It could very well make matters more difficult for independent inventors.
The vast majority of the modern conveniences we take for granted in our daily lives, and many recent innovative technologies, were developed by individual inventors and small businesses. Leaders of major corporations admit that their greatest innovations came from individuals, whose ideas are brought into the corporate structure for further development.
Those inventions have been protected by the U.S. patent system, which allows inventors to legally defend their intellectual property. A bill pending in Congress would substantially revise the system, apparently with the intent to rein in companies known as patent trolls (“Patent trolls block bridge to innovation,” March 5). They are a concern for corporations like Google, Microsoft, Amazon and Apple, as well as for restaurants, hotels, casinos and retail businesses.
Unfortunately, many people fear that this patent legislation will make it more expensive for independent inventors to defend their intellectual property, that the adverse effects will be worse than the problems the bill purports to solve, and that it will stifle innovation and threaten our nation’s global competitiveness.
The House passed HR3309 with one hearing, at which not one independent inventor was invited to testify. We urge inventors to educate our senators about how the proposed language appears to have unintended consequences for independent inventors and entrepreneurs.
We all benefit from the economic stimulus provided by the protection that patents give an inventor. According to a recent study by the U.S. Patent and Trademark Office, the intellectual-property industry supported an astounding 40 million jobs in 2010, or 27.7 percent of all jobs in our economy.
Despite apparently good intentions, the pending legislation, as written, would shift power from inventors and small businesses to larger, better-financed companies. There is an urgent need to redraft the language so that it addresses system abusers without elbowing out small businesses and entrepreneurs.
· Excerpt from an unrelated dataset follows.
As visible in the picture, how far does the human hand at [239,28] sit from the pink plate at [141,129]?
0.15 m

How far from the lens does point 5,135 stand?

For more than 200 years, our patent system has fueled innovation in this country. As the Senate sorts through the complexities of the issue, pressure from big businesses and special interests should not cloud the importance of strong patents. Congress needs to exercise caution before drastically revising the patent system, to avoid unintended consequences while making well-informed improvements. Our patent system is strong and should not be weakened.
On behalf of Minnesota’s innovators, we ask U.S. Sens. Al Franken and Amy Klobuchar to spend as much time as possible with individual inventors, universities and biotech companies before voting on changes in patent law so quickly after the many years spent crafting the America Invents Act (passed in 2011). Having worked with independent inventors for 30 years, I can tell you that the senators will learn a lot.
Deb Hess is program director of the Minnesota Inventors Congress.